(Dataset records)
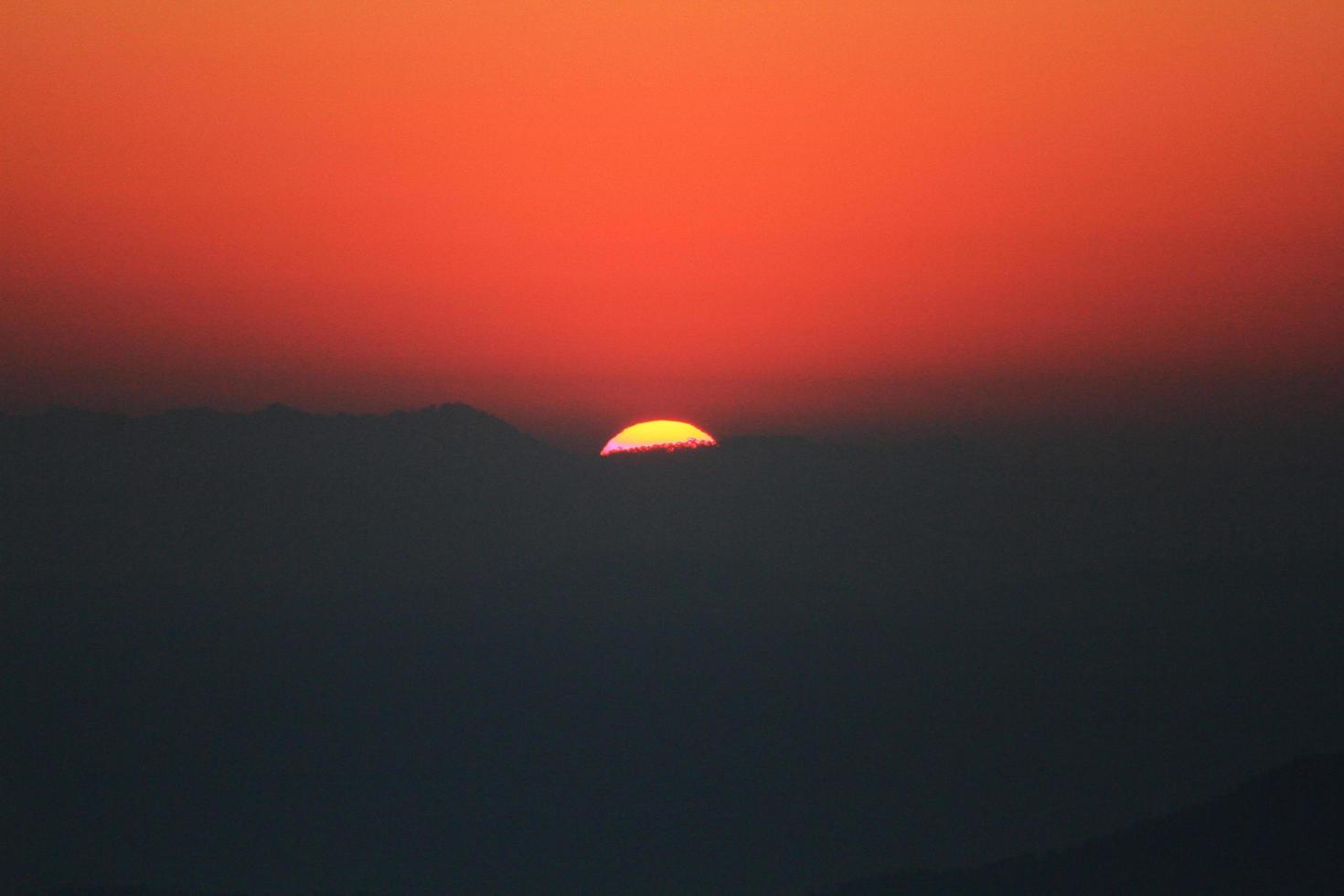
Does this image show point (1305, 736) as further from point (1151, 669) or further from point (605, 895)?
point (605, 895)

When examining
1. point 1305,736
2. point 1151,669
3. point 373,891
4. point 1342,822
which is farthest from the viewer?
point 1151,669

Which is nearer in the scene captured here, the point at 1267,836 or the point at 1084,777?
the point at 1267,836

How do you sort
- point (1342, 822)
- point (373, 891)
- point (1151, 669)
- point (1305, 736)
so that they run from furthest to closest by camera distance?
1. point (1151, 669)
2. point (373, 891)
3. point (1305, 736)
4. point (1342, 822)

DIRECTIONS: Reproduce the material above word for word, leaving out the pictures.

RESULT OF THE TASK:
Does this image show point (1305, 736) as further from point (1151, 669) or further from point (605, 895)?
point (605, 895)

When examining
1. point 1305,736
2. point 1151,669
3. point 373,891
4. point 1342,822
which is farthest from the viewer?
point 1151,669

Which is nearer in the scene captured here, the point at 1267,836 or the point at 1084,777?
the point at 1267,836

How do you sort
- point (1342, 822)
- point (373, 891)
- point (1151, 669)
- point (1305, 736)
so that they run from furthest to closest by camera distance?
1. point (1151, 669)
2. point (373, 891)
3. point (1305, 736)
4. point (1342, 822)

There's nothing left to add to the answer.